It's an interesting conundrum. I wonder if Apple are preventing Nvidia from releasing these drivers? I mean, we saw that youtube link where Nvidia were testing Pascal virtualised on older Mac Pros, so the drivers must already exist.
Perhaps releasing them or not is a purely political decision. Apple wouldn't want people to keep their machines indefinitely, and the Mac Pro line until the 2013 model us almost entirely user-servicable. It's reasonable to believe Apple would like to do all they can to make it hard to keep these machines up to date to force us to upgrade.
Perhaps Nvidia are in discussion with Apple over including them in future products, but a stipulation of any such agreement on Apple's part is that Nvidia not make Pascal available via driver support. That would make sense, but then Maxwell support is a bit of a mystery. Apple obviously wouldn't permit people to make 'Mac-compatible' products without their approval, not least of which because they include Apple's logos on the products et al. The 680 and the 7950 have full support, although that isn't entirely surprising, since the same family of cards are present in Mac lineups from the time (680m and 7xxx series 'Dx00' brand cards). Maxwell never got released on Macs though, so their inclusion on web drivers from Nvidia must mean that they aren't bound by Apple not to release something like that, though I doubt any Nvidia partner today would be permitted to sell Mac-compatible GPUs. AMD obviously have closer ties to Apple these days, surprising they haven't, but then perhaps that's part of their agreement. AMD get to ship cards in Macs, don't develop web drivers themselves for products not shipping within Macs.
Something I've wondered for a while too, the 7950 and 680 Mac Edition cards were rather unusual. Correct me if I'm wrong, but is this the first time Apple ever allowed this? Especially since they went Intel? I wonder if Apple were going to launch the 2012 Mac Pro 'update' with these GPUs, then got cold feet and cancelled it at the last minute, but the EFI/driver work had already been done?

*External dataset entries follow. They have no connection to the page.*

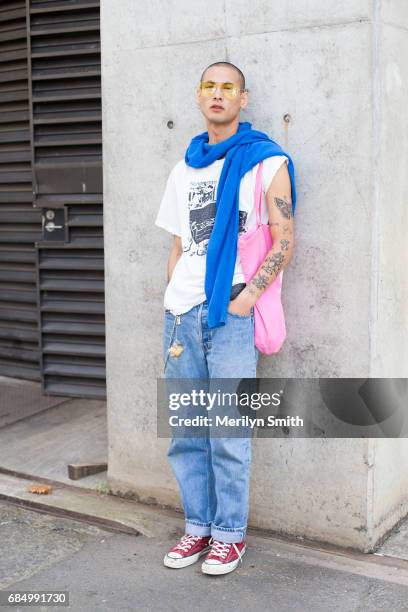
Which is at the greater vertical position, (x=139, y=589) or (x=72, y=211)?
(x=72, y=211)

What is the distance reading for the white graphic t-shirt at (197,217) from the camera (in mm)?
3607

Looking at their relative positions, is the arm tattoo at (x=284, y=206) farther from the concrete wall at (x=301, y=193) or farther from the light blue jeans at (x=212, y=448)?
the light blue jeans at (x=212, y=448)

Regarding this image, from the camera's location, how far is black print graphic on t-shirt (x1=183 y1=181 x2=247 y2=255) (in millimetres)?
3666

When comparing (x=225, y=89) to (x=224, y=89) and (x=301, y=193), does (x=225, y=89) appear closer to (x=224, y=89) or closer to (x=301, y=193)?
(x=224, y=89)

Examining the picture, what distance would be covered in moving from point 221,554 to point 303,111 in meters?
2.08

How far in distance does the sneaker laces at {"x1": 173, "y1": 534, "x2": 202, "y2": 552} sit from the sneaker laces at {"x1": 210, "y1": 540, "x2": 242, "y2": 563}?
134mm

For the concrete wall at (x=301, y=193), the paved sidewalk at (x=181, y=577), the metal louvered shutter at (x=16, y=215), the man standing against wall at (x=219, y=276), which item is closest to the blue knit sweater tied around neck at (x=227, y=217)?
the man standing against wall at (x=219, y=276)

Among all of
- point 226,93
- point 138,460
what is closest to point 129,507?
point 138,460

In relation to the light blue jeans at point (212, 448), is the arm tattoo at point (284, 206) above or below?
above

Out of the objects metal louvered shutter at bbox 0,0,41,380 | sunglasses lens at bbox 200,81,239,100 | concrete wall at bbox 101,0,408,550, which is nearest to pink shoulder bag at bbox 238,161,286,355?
concrete wall at bbox 101,0,408,550

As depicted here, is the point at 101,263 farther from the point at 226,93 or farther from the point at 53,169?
the point at 226,93

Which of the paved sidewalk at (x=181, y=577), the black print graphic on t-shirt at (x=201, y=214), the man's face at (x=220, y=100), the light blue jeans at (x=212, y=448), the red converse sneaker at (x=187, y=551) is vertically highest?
the man's face at (x=220, y=100)

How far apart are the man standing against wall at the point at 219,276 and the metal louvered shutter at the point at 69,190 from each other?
2364 millimetres

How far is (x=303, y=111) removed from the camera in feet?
12.3
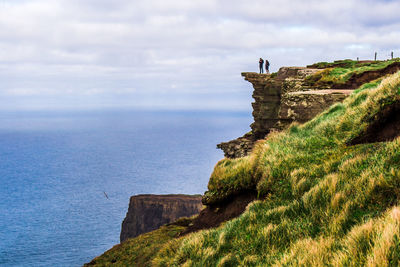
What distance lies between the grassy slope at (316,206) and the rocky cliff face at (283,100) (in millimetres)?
8098

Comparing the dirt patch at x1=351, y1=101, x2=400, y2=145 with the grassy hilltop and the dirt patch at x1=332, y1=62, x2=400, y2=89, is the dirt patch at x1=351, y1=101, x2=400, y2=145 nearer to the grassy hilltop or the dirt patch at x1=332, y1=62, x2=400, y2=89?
the grassy hilltop

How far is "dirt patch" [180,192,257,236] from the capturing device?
37.6 feet

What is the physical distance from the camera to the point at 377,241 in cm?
414

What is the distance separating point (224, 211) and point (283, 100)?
13.9m

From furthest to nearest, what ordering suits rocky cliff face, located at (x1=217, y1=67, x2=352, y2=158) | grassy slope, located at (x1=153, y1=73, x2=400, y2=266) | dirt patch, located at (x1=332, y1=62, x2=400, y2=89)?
dirt patch, located at (x1=332, y1=62, x2=400, y2=89), rocky cliff face, located at (x1=217, y1=67, x2=352, y2=158), grassy slope, located at (x1=153, y1=73, x2=400, y2=266)

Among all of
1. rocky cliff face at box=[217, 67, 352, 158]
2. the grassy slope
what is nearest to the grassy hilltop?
the grassy slope

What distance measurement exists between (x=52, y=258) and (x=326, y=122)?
73521 millimetres

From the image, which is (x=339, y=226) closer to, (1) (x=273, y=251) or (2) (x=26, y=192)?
(1) (x=273, y=251)

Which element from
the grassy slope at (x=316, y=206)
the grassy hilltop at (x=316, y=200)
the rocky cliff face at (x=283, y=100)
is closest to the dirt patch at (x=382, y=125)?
the grassy hilltop at (x=316, y=200)

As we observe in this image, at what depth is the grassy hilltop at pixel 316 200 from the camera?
4.75 m

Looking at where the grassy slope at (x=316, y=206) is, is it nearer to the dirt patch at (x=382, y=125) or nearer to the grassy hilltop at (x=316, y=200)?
the grassy hilltop at (x=316, y=200)

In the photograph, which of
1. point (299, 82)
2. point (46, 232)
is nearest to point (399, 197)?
point (299, 82)

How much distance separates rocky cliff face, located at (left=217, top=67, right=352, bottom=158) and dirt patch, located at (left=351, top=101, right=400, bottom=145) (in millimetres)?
8996

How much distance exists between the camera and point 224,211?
40.3ft
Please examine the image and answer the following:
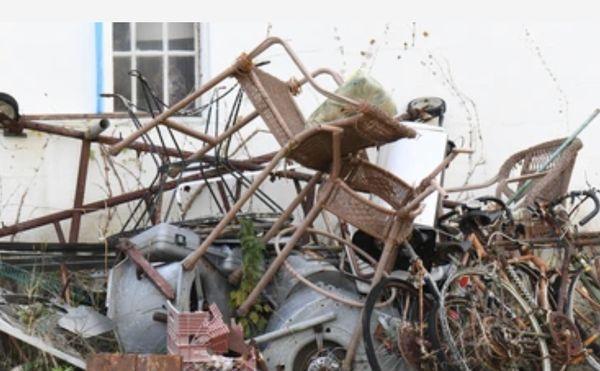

They did come out a while later, (2013 is when I bought mine), so perhaps partner companies were allowed to release them separately?
Seems a bit heartless, but ultimately, Apple have to make a profit. Even if these machines did cost a lot when we bought them, all they're really interested in is selling us new ones. I think a lot of people evangelise Apple as some paragon of virtue, but in many respects they're just like any other big technology company.